The SOLSTICE data are routinely being processed with updated degradation (version 10).

Data Quality/Status

  • Absolute Accuracy: (See McClintock et. al 2005 calibration paper, pg. 288 for details.)
    • FUV (115-180 nm): Varies from ~6% at shortest wavelengths to ~2% at longer wavelengths.
    • MUV (180-310 nm): ~3% at wavelengths <300 nm; ~6% longward of 300 nm.
  • Relative Accuracy:
    • FUV (115-180 nm) – Estimated to be about 0.5% per year
    • MUV (180-310 nm) – Estimated to be about 0.2%-2.6% per year

Known Issues

  • A scattered light correction needs to be applied to the data, which will provide a ~1% effect at some wavelengths.
  • Temperature Gain – In-flight characterization data has been applied with minimal effect and is being improve to further reduce the instrument’s susceptibility to detector temperature changes. This is a small effect.
  • Data prior to May 2003 exhibit instrument artifacts that are apparently related to instrument pointing. These data are being withheld until an appropriate correction can be applied.
  • MUV measurements (180-310 nm) made after late January, 2006 exhibit a pointing-related discontinuity that is associated with an instrument mechanism anomaly. A correction has been applied but a small discontinuity remains at some wavelengths. Further analysis is ongoing.
  • The instrument misalignment appears to be a function of time that has not been fully modeled. Further analysis is ongoing.
  • The field of view sensitivity maps appear to be introducing moderate uncertainties.
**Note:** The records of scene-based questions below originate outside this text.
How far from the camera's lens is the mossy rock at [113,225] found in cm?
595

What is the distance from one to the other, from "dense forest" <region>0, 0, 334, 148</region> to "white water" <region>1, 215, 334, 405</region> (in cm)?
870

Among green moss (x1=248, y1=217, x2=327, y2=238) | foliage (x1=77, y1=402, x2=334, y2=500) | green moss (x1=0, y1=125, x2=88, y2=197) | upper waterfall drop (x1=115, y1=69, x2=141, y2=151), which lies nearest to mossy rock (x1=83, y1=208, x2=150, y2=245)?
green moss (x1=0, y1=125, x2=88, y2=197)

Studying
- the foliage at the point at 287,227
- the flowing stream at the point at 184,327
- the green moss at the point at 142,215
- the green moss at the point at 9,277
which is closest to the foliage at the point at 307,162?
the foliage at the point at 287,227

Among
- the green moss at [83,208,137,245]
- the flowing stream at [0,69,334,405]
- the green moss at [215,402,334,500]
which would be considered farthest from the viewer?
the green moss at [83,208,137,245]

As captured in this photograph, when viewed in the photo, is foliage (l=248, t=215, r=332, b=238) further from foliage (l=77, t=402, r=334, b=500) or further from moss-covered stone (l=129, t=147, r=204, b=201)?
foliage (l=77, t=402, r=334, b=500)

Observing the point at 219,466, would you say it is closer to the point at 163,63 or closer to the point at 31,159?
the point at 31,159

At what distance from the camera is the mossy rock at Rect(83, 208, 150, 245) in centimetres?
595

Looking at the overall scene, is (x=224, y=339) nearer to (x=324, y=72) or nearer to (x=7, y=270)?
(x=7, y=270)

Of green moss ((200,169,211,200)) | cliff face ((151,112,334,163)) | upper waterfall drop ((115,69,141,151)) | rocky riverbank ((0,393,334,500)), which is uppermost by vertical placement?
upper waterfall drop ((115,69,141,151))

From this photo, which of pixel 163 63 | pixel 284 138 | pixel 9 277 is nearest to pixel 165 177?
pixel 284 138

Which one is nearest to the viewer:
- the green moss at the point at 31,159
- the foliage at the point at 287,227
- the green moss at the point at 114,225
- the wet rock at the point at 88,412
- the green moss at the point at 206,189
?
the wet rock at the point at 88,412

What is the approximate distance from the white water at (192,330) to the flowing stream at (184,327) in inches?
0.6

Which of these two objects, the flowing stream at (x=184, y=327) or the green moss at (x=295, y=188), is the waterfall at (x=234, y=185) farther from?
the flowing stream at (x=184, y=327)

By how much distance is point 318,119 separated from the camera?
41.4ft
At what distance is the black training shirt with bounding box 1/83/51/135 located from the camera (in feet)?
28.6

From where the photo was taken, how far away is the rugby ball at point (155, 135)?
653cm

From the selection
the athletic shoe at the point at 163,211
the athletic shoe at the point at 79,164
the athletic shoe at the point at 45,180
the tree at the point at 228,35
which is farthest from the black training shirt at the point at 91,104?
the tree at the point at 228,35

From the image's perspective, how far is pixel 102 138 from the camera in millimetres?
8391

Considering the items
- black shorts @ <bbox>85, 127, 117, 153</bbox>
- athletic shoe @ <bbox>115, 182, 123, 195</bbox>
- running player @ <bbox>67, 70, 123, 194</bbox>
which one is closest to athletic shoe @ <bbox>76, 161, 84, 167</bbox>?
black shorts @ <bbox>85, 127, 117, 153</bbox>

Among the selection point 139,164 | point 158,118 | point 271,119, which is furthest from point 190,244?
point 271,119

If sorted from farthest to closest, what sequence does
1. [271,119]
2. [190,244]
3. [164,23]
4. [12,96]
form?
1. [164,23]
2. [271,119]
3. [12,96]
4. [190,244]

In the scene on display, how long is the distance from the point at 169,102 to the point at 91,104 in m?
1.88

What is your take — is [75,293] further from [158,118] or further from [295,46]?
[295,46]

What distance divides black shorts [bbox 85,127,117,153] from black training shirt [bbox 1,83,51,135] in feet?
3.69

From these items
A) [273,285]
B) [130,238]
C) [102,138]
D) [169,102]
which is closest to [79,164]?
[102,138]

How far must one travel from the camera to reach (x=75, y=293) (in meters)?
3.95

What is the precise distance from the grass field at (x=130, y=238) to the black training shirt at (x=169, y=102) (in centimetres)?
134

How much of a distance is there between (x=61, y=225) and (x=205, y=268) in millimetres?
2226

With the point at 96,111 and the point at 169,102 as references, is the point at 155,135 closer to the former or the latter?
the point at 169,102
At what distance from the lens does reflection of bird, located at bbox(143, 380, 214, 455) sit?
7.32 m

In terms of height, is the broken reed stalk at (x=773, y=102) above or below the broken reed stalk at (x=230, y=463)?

Further analysis is ongoing.

Instrument Description

For a complete description of the SORCE instruments, please visit the instrument home page:

Scientific Contacts

SIM:

Dr. Jerry Harder
Research Associate, LASP/CU (303) 492-1891
Email: (use firstname.lastname@lasp.colorado.edu)

SOLSTICE:

Dr. Bill McClintock
Sr. Research Associate, LASP/CU (303) 492-8407
Email: (use firstname.lastname@lasp.colorado.edu)

XPS:

Dr. Tom Woods
Sr. Research Associate, LASP/CU (303) 492-4224
Email: (use firstname.lastname@lasp.colorado.edu)

Research and Applications

Because of selective absorption and scattering processes in the Earth’s atmosphere, different regions of the solar spectrum affect Earth’s climate in distinct ways. Approximately 20-25% of the Total Solar Irradiance (TSI) is absorbed by atmospheric water vapor, clouds, and ozone, by processes that are strongly wavelength dependent. Ultraviolet radiation at wavelengths below 300 nm is completely absorbed by the Earth’s atmosphere and contributes the dominant energy source in the stratosphere and thermosphere, establishing the upper atmosphere’s temperature, structure, composition, and dynamics. Even small variations in the Sun’s radiation at these short wavelengths will lead to corresponding changes in atmospheric chemistry. Radiation at the longer visible and infrared wavelengths penetrates into the lower atmosphere, where the portion not reflected is partitioned between the troposphere and the Earth’s surface, and becomes a dominant term in the global energy balance and an essential determinant of atmospheric stability and convection.